Problem to solve: Continue the passage below on making a love map of a great book, picking up right after its last line.

Text passage START

The kind of book suitable for a love map must be one you would want to spend all your life with. The writing of books is endless, but greatness remains rare. Choose only the greatest of books to do a love map of, and they will reward you with some of their magnitude.

Then, write the answers to the following questions:

1. What is the title? Pages? Divisions?
2. Who are the main characters?
3. What are the main relationships, briefly told?
4. Where is the action set in space? When is the action set in time?
5. What do the characters want most?
6. What do the characters hate most?
7. What happens in the beginning?
8. The middle?
9. The end?
10. What are the most important events in the novel? Why?
11. What is funny? Strange? Sublime? Beautiful? What affects me?
12. What foods are eaten in the book?
13. What opinions are expressed in the book? How are they still relevant?
14. What are the major tools, props, and physical markers of the book?
15. What color is the book overall, or specifically?

Text passage END
Raw data START

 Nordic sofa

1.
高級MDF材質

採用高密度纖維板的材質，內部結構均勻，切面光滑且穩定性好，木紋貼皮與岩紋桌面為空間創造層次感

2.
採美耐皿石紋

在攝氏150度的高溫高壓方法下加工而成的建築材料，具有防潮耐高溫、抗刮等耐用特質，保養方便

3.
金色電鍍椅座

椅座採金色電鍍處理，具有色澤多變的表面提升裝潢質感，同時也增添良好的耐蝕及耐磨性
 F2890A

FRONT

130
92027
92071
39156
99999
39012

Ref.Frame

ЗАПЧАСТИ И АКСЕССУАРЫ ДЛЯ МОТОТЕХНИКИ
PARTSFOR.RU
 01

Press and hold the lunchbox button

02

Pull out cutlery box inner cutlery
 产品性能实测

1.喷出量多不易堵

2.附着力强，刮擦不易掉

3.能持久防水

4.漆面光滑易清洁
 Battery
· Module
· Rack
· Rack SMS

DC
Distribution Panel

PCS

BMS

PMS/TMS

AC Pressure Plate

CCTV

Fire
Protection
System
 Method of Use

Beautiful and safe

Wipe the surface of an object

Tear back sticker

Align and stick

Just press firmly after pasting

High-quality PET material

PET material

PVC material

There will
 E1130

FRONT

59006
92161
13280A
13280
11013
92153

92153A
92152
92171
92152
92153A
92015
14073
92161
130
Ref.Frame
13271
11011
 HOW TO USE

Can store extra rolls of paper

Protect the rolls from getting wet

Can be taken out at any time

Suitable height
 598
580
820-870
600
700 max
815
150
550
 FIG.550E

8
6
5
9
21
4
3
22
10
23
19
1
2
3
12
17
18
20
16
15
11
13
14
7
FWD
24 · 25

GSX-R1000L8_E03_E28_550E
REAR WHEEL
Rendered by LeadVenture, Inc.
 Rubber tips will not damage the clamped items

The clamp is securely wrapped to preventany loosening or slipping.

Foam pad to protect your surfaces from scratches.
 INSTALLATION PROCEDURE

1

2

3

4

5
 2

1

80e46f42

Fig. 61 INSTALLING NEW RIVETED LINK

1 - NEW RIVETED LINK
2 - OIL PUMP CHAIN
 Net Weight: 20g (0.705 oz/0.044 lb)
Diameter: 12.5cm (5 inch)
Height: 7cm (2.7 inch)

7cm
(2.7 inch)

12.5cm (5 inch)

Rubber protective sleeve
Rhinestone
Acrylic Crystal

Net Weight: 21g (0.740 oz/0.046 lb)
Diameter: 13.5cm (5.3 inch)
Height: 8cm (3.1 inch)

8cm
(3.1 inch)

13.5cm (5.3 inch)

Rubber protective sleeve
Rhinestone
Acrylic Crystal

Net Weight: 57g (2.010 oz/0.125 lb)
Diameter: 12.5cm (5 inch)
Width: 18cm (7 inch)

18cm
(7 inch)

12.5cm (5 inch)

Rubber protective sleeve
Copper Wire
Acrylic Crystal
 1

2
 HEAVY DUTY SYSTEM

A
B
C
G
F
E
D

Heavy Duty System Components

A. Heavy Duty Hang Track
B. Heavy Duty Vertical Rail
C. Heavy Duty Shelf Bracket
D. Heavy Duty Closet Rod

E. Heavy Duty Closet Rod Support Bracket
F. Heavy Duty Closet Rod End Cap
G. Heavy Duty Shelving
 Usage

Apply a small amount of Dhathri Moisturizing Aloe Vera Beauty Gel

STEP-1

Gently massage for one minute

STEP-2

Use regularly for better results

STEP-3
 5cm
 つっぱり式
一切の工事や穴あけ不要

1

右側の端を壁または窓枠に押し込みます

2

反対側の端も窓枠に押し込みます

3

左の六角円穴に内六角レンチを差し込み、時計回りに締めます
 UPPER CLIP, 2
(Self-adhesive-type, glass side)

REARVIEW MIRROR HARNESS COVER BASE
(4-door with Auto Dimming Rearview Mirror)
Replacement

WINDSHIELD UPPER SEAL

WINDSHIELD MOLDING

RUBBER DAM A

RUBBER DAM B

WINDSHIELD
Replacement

Raw data END

Written reply:
16. How do the characters handle conflict?
17. How do the characters recover from conflict?
18. What do the characters read or do for entertainment?
19. What jobs do the characters do? How do they occupy their time when not in the book?
20. What is to happen to the characters after the book ends? What happened to the characters before the book began?

Ask at least 20 questions, and write down the answers.

By now you will be better acquainted with the book than most literary critics, and have a more thorough knowledge with which to enjoy a re-reading of the book.

The books we love deserve to be treated with love and respect; making a love map of them is the best way to get closer to them.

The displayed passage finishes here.